Conference: CVPR2026
arXiv: 2602.19180
Institution: Nanyang Technological University, HKUST(GZ), SenseTime Research, ASTAR Code: To be confirmed
Area: Multimodal VLM
Keywords*: Human Mesh Recovery, diffusion model, VLM, GRPO, Preference Alignment, Critique Agent

TL;DR

A VLM-based dual-memory self-reflective Critique Agent is proposed to generate group-level preference signals for diffusion-based human mesh recovery. The diffusion model is fine-tuned via Group Preference Alignment, significantly improving HMR accuracy in in-the-wild scenarios without 3D annotations.

Background & Motivation

Monocular Human Mesh Recovery (HMR) is an inherently ill-posed problem: a single 2D image can correspond to multiple 3D poses. Existing methods fall into three categories:

  • Optimization Methods (e.g., SMPLify): Iterative optimization but prone to local optima.
  • Regression Methods (e.g., HMR, HybrIK): Directly predict a single result, unable to handle depth/occlusion ambiguity.
  • Probabilistic Methods (e.g., ScoreHypo, ADHMR): Generate multiple hypotheses but often at the cost of accuracy.

While diffusion-based HMR methods can generate diverse hypotheses, they suffer from two key flaws:

  1. Inconsistency between prediction and input: Generated 3D meshes often deviate from 2D image evidence, especially in occluded and complex scenes.
  2. Unreliable DPO guidance: The HMR-Scorer used by ADHMR scores based only on 2D joint features, which is easily deceived by poses that match contours but are physically implausible. Furthermore, DPO only performs pairwise comparisons, ignoring the quality relationships among multiple predictions within a group.

Core Problem

How to provide high-quality preference supervision signals for diffusion-based HMR, enabling the model to learn to generate physically plausible and image-consistent human meshes on in-the-wild data lacking 3D ground truth?

Method

Overall Architecture

This paper addresses a specific challenge: while diffusion HMR can sample multiple 3D meshes from one image, identifying the most reliable one is difficult. Previous scorers (e.g., ADHMR's HMR-Scorer) only consider 2D joints and are often misled by poses that project correctly but are physically impossible. DPO also wastes relative information among a group of predictions by only using pairwise comparisons. The pipeline replaces the scorer with a more credible "judge" and feeds its judgment back into the diffusion model.

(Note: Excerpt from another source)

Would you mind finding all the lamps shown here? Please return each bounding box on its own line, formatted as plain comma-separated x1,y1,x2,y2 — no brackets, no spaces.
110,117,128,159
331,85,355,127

Specifically: A frozen reference diffusion model first samples \(G\) times per image to obtain a set of diverse mesh predictions. These are rendered as overlays on the original image and passed to a VLM Critique Agent, which assigns relative scores to the group like a human expert. Finally, these scores are converted into intra-group advantages to fine-tune the diffusion model using an offline GRPO objective that preserves ODE sampling efficiency. Meshes with high scores are pushed toward lower denoising loss, while low-scored ones are pushed away. The entire loop requires no 3D ground truth, making it applicable to in-the-wild data.

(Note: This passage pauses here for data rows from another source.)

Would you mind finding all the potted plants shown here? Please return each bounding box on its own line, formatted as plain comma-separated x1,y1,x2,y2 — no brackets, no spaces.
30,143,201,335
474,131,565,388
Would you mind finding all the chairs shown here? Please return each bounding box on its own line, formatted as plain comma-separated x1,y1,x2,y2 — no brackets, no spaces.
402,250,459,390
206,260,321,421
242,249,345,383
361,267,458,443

%%{init: {'flowchart': {'rankSpacing': 24, 'nodeSpacing': 28, 'padding': 6, 'wrappingWidth': 400, 'subGraphTitleMargin': {'top': 8, 'bottom': 16}}}}%%
flowchart TD
    I["Input: Single RGB Image I"] --> REF["Frozen Ref Diffusion Model ε_ref<br/>Sample G times with diff noise"]
    REF --> OV["Render G Mesh Overlays<br/>Superimposed on original image"]
    OV --> AGENT
    subgraph AGENT["VLM Critique Agent: Scoring via Overlays"]
        direction TB
        MEM["Dual Memory Mechanism<br/>Prototype (CLIP top-K) + Rule (UCB)"]
        SCORE["VLM Scoring Engine Qwen3-VL-32B<br/>Outputs scores s∈[0,100] + comments"]
        REFL["Reflective Knowledge Construction<br/>Exploration Phase: Spearman Validation"]
        MEM --> SCORE
        REFL -. Update in Exploration, Frozen in Evaluation .-> MEM
    end
    AGENT --> S["Intra-group Relative Scores s¹…s^G"]
    S --> ADV["Intra-group Advantage A_i (Normalized)"]
    ADV --> ALIGN["Group Preference Alignment<br/>ODE-compatible Offline GRPO Loss"]
    ALIGN --> OUT["Fine-tuned Diffusion HMR Model ε_θ"]

Key Designs

1. VLM Critique Agent: Expert-like Scoring via Image Overlays

Traditional scorers regress a score from 2D joint coordinates, failing to detect interpenetration or incorrect depth relationships. This leads to being misled by "projectively correct but 3D implausible" poses. Ours changes the input: each predicted mesh is rendered as an overlay on the original image. Given RGB image \(I\) and \(n\) overlays \(\{\hat{I}_j\}_{j=1}^n\), the VLM (backbone Qwen3-VL-32B) outputs scores \(s_j \in [0, 100]\) and comments \(c_j\). Since judgment occurs in pixel space, the agent utilizes VLM visual semantic priors to identify errors like self-penetration, limb misalignment, and depth inversion invisible to 2D scorers.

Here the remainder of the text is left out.